Mitigate Tariff Impact on Chemicals

30th May 2025
Article

Mitigating the Impact of Tariff on the Chemical Industry

This artical introduces the key actions to take in order to manage the ever changing impact of Tariffs on chemicals businesses.

Mitigating the Tariff Impact on Chemicals   

Navigating tariff impacts requires chemical companies to be both agile and strategic in their pricing decisions. This article outlines nine actionable strategies—from rapid cost pass-throughs to raw material substitution and contract management—that help protect margins and uncover new opportunities amid tariff volatility.

1️⃣ Pass on the Tariff Cost changes quickly: It is best to pass on the tariff related cost increases/ changes quickly to your customers to protect the margin.

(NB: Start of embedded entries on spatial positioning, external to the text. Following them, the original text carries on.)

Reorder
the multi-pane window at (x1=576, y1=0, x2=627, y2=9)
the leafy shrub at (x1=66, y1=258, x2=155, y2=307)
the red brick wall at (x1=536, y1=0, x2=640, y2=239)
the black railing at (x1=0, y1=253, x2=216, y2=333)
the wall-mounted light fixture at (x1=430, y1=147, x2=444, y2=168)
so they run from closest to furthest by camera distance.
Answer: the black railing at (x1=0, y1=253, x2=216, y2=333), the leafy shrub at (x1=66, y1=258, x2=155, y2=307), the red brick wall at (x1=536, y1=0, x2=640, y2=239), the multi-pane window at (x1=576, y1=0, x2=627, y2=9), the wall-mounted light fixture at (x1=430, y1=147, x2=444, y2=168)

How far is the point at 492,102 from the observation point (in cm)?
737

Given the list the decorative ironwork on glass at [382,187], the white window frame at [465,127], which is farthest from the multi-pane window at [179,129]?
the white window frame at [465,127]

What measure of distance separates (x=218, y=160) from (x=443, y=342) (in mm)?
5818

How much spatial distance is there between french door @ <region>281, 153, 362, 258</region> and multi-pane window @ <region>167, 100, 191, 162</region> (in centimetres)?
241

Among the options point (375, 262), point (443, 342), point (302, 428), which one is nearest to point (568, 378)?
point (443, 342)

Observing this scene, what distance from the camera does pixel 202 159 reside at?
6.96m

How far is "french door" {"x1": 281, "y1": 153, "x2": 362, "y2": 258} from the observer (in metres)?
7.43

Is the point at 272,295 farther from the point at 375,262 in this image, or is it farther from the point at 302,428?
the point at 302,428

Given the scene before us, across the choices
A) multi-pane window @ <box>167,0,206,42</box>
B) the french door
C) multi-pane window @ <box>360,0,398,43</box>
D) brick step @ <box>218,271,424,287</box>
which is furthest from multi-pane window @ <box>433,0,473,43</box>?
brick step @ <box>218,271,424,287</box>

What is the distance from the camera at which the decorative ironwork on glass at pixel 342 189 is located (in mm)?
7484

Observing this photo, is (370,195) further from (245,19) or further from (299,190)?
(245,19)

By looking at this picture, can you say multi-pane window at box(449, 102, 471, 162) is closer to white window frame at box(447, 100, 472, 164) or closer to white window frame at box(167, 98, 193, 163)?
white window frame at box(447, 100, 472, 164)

The good news is there will be no surprises with this – everyone knows cost increases are coming.  Provide plenty of documentation on increases to customers so they can use this information with their customers to justify the increases they will be making on downstream products.

2️⃣ Create Price Transparency and Flexibility: It is best indicating the temporary nature of Tariff by showing this as a separate surcharge or fee. This also offers flexibility with the ever-evolving tariff situation, enabling adjustment to tariff percentage. This is to create transparency with the customers and protect the margin.

3️⃣ Change in Oil Price:

Oil prices reduced by 10 to 15% post tariff.

This impact may be required to be passed on to the index/ formula price customers but may be selectively passed on to the non-contracted and log tailed customers. This may also bring in a reduction in energy/ processing costs. These changes might allow for absorption of tariffs by the producing company to avert a price increase.

4️⃣ New Product/ Customer opportunities: Tariffs may render some imported products unviable/ more expensive. This could open up opportunities for new products and new customers.

5️⃣ Exchange rate impact: The tariffs initially caused the USD to strengthen and later they weakened the USD.  This impact is to be calculated in the price and may be passed on to the customers selectively depending on its significance.

6️⃣ Inventory: As for as possible built in buffer for raw materials with no tariffs or low tariffs (10%). This will give cushion while post tariff prices are negotiated with customers.

7️⃣ Product Mix Rationalization: Since most chemical companies have some flexibility to adjust their finished product mix, they could produce more products which have minimal impact of tariffed raw materials.

8️⃣ Tariffed Raw Material Substitution: Some chemical processes may allow substitution of imported/ tariffed raw materials with non-tariffed local raw materials in manufacturing processes. It may be possible to substitute non tariffed raw materials to avoid cost increases.

9️⃣ Force Majeure Clause: Should existing long-term contracts include a Force Majeure clause, consider invoking it, as the tariffs were unforeseen and beyond the normal obligation of suppliers. It may be best to include this clause in all future contracts with the customers if it is not in place already.

The American Chemical Industry faces significant challenges navigating the complexities of tariffs.

However, by proactively implementing the nine pricing strategies outlined above—from transparent cost pass-throughs to strategic raw material substitutions and leveraging force majeure clauses—companies can effectively mitigate the negative impacts and even uncover new opportunities. Successfully navigating this landscape requires a nuanced understanding of market dynamics, pricing models, and contractual obligations.